Jim de Jong, my friend, died on October 31, 2011, just one day short of his 70th birthday.
He was a Professor of German at Normandale Community College in Bloomington, Minnesota from 1969 through 1996, when he was forced to take early disability retirement because of multiple sclerosis. He held degrees from Western Illinois University (B.A., 1964), the University of Chicago (M.A., 1966) and the University of Minnesota (Ph.D., 1975). He was survived by his wife Sheila, daughter Anne-Marie, son Peter (Jill) and four grandsons.
Jim and I quickly discovered we shared some things in common besides our love for Westminster. We both were born in the same hospital in Keokuk, Iowa–only two years apart. We both held degrees from the University of Chicago. We both were interested in politics and liked to travel. We both then were parents of teenagers with all that that entails. And I at least knew a few words and phrase auf Deutsch.
Jim as a Professor of German had a special love and passion for one of the masterpieces of Germany’s greatest writer, Johann Wolfgang von Goethe. His Hermann und Dorotheais a love story of Dorothea, a poor refugee, and Hermann, the young son of a wealthy German businessman. His father is opposed to his son’s marrying Dorothea because she is below their status. Hermann’s mother, however, assists the son in overcoming his father’s opposition to the marriage. For Jim, this was a story that is “eternally valid, in contemporary dress” and could reach students no matter what time or place.
Jim’s collection of 162 editions of this epic poem now resides at the Elmer L. Andersen Library on the West Bank of the University of Minnesota.
As an undergraduate, Jim spent a year abroad at the University of Vienna. As reported in The Haunted Land: Facing Europe’s Ghosts After Communism Jim was befriended in Vienna by a lecturer from Czechoslovakia who was forced to try to recruit Jim as a spy for the Communist regime. After I learned this, I liked to tease Jim that I did not know if he had been–and perhaps still was– a spy for the Communists or for the CIA. Jim never answered my implicit question, and only redently did I learn from Sheila that Jim was interested in a CIA career, but was disqualified because of her British citizenship.

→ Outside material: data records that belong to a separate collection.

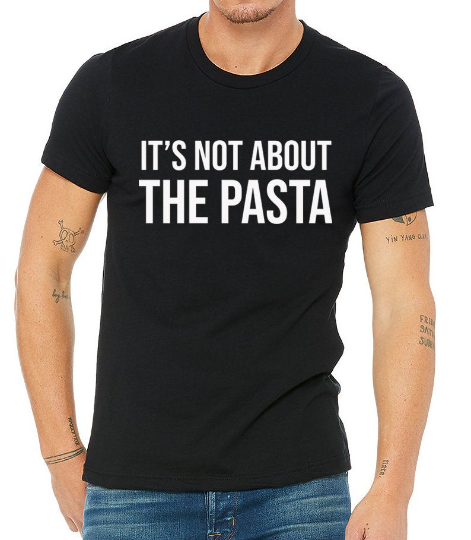 It's Not About the Pasta - Pump Rules Unisex T-Shirt
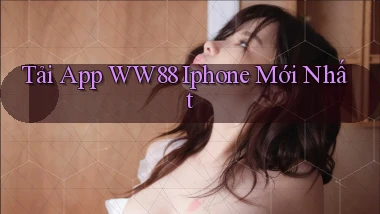 tải app ww88 iphone mới nhất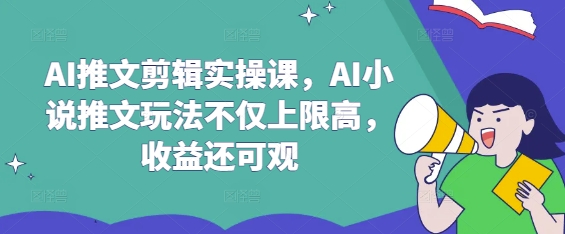 AI推文剪辑实操课，AI小说推文玩法不仅上限高，收益还可观-仙女副业网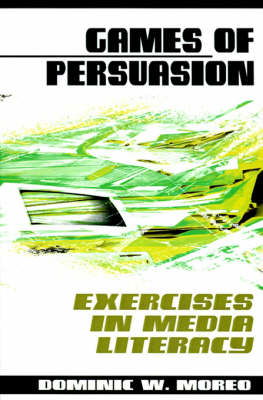 Games of Persuasion : Exercises in Media Literacy - Dominic W. Moreo - Kirjat - iUniverse - 9780595003211 - maanantai 1. toukokuuta 2000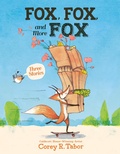 Cover: Fox, Fox, and More Fox: Three Stories - HarperCollins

Jim was a good friend, always interested in what my wife and I, our sons and grandchildren were doing. Our Ecuadorian granddaughter still remembers at a very young age being in Jim and Sheila’s home one Christmas when in accordance with German custom, they decorated their Tannenbaum with actual burning candles.

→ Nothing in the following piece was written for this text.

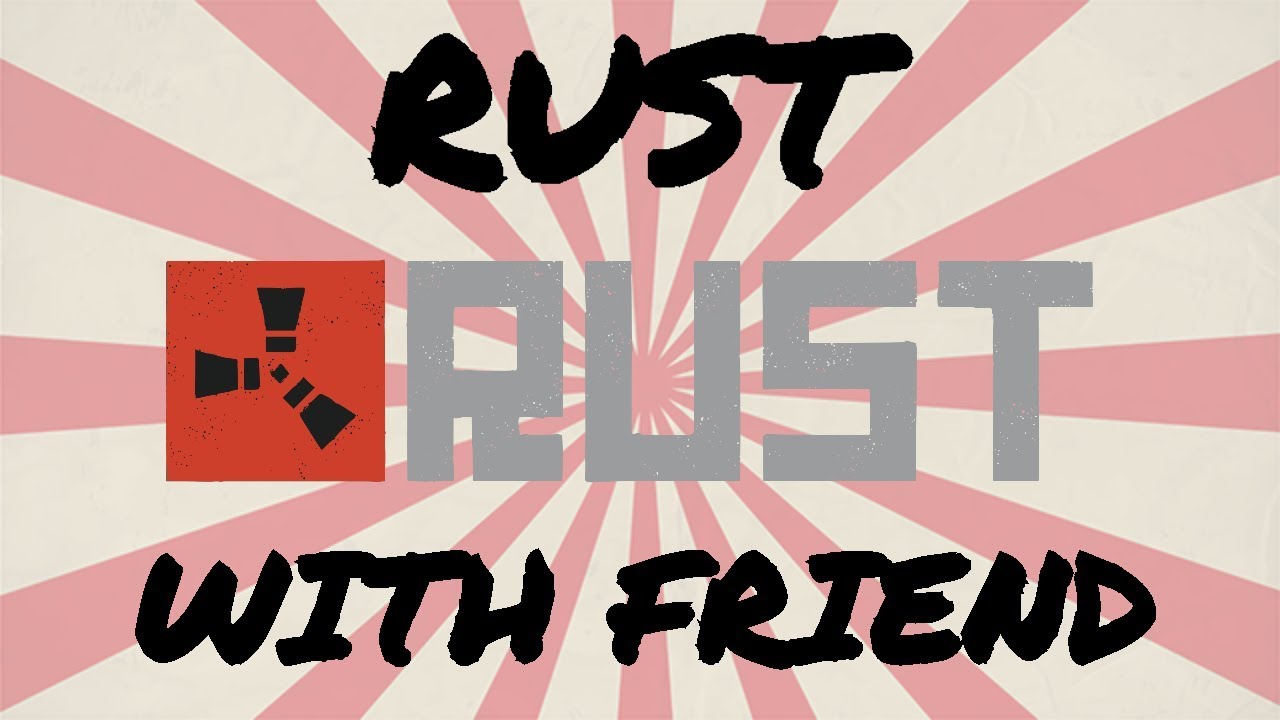RUST - live stream with friend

Jim had the gift of being able to laugh at himself. He liked to tell us about his and Sheila’s vacation in Scotland to visit some of her relatives. Jim became ill and needed medical care. No medical doctor was available. “No problem,” Jim added–with a twinkle in his eye–“I was treated by a veterinarian.”
Later Jim discovered that he had suffered a heart attack just two days before they left home for that vacation. He converted this bad news into proof of his intestinal fortitude.
During his last years, Jim’s multiple sclerosis forced him to be confined to bed at home with occasional stays in hospitals and nursing homes.
I know how much Jim missed not being able to attend Westminster’s worship services and our Virtues and Values adult education class on Sunday mornings and to visit his grandsons in Boston and then Chicago.
Yet he did not complain or grumble about his plight. Jim accepted the limitations imposed by his disease with dignity and grace. He liked to tell us about the friendships he had made with his health care aides from Africa. There always was another language Jim wanted to learn.
Jim was still able to laugh and tell jokes. Some were even “off color.” He was a kind, gentle soul that we all will miss.